Flickr photo (cc) by stevendepolo
Flickr photo (cc) by stevendepolo

It started when I was seven years old. You told me I was ugly and stupid. I cried.  You laughed at me and told me I was fat. I believed you. You told me my mom gave me a boy’s name because I looked like a boy, and probably had boy parts instead of girl ones. I hated my parents. I hated myself. I never understood why you didn’t like me, but I knew there must be something wrong with me and that I deserved your insults. Eventually, once my tears were no longer amusing, you moved on.

The next time I saw you, I was 11 years old. I had friends now who could protect and build me up. I felt indestructible. But you weren’t coming after me this time. A young girl, my same age, was your new target. Her hair was thick like her glasses which were too big for her delicate face. She was sickly thin with paper white skin, large teeth and a brown mole on her cheek. You hated her, and wanted her to know it. I watched callously as you tore her apart, one splinter at a time. Every day you reminded her how ugly she was, that she was a freak and no one would ever love her. One day in class, I saw you huddled writing in your notebook, giggling with the others as you wrote a letter to this poor girl. You wrote mock compliments, inflating her fractured self-esteem. You professed a secret love for her and wanted to meet the next day and kiss her. You put the note in her locker and waited for the lamb to meet the lion. I don’t know what happened next, I don’t want to know what sick games you played at her expense. But the next day in class I saw you make kissy faces at her, and then laugh as her face caught fire and the tears welled in her eyes. By 7th grade you escalated the persecution. She was in the talent show, adorned in a beautiful red dress accompanied with simple sad song from her heart. And do you remember what you did? You booed her. You laughed at her for having the audacity to stand up and a sing a song like a normal kid. She left school after that and never came back. You got exactly what you wanted, for her to disappear and never come back.

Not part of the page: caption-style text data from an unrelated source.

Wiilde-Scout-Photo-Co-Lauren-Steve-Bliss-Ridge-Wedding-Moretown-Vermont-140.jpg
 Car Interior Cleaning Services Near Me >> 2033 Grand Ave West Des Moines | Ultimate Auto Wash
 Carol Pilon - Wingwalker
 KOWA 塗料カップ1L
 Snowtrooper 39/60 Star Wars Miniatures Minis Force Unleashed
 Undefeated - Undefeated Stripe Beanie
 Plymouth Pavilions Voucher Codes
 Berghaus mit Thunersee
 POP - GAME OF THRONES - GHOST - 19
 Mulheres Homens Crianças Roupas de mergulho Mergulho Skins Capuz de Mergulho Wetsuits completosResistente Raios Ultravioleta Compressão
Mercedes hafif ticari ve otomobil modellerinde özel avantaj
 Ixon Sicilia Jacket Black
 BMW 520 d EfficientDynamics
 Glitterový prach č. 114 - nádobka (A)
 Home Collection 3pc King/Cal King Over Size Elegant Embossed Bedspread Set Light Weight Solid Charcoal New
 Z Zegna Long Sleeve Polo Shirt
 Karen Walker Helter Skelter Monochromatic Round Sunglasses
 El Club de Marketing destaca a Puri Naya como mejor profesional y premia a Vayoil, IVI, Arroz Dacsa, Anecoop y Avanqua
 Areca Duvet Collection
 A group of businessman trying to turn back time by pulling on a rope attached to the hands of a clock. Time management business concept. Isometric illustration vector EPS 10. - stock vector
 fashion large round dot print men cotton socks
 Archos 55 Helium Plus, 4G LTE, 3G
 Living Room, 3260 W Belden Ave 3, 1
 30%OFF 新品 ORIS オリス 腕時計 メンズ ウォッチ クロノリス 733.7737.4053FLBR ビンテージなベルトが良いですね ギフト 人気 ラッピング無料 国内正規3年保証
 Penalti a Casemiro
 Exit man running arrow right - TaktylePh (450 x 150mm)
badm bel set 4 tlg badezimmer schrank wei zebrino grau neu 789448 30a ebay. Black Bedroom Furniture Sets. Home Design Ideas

We were in 9th grade when I saw you again. He was just a boy, 14 years old, about to be victim to a merciless four year torment. I will never understand what this boy did to deserve your brutality. In class you would poke and pinch him till he screamed in agony. You would pass him notes depicting sketches of him dead in the street with crowds cheering around his mutilated corpse. You called him spaz, geek, freak, gay, loser and a few names I don’t dare write down. You pushed him into lockers, shoved his head in toilets and kicked him in the dirt until he painted the floor with blood. One time in our junior year I saw him hunched behind a vending machine, his eyes red and tears stained his freckled face.  He had survived another ruthless attack and had nowhere to hide his shame. I wanted more than anything to sit beside him, put my arm around his quaking shoulders and tell him it was ok. I wanted to tell him we could stand up to you, and that I would be by his side the whole time. I didn’t say anything. I kept walking like a coward, until his sobs could no longer be heard. I wanted to have the bravery to stand up to you, to protect these battered, broken kids from your wrath, but I never did. I let the beatings happen, and for that I will always be ashamed.

I don’t know what happened to these kids you tortured, but I pray for them every day.  I still see you everywhere; on the news, online, at schools, even in homes. You still persecute those who are different. Race, religion, gender, sexuality, it doesn’t matter; you are right there pushing their nose in the dirt and laughing as you break them. No matter what we do, you will be there, a united voice of hatred and persecution.  And I know, regardless of how many of you we stop, there will be someone new to take your place. But I want you to know this: I’m not afraid of you anymore. I am no longer that shy girl whose cowardice stopped her from doing the right thing. I am a proud daughter of God and no amount of punches, insults and hate can change that. You can bet I will always be there to shield those who can’t protect themselves and remind them that they are loved children who deserve better than the filth you spew every day. I am fighting back now, and I will never let you win again.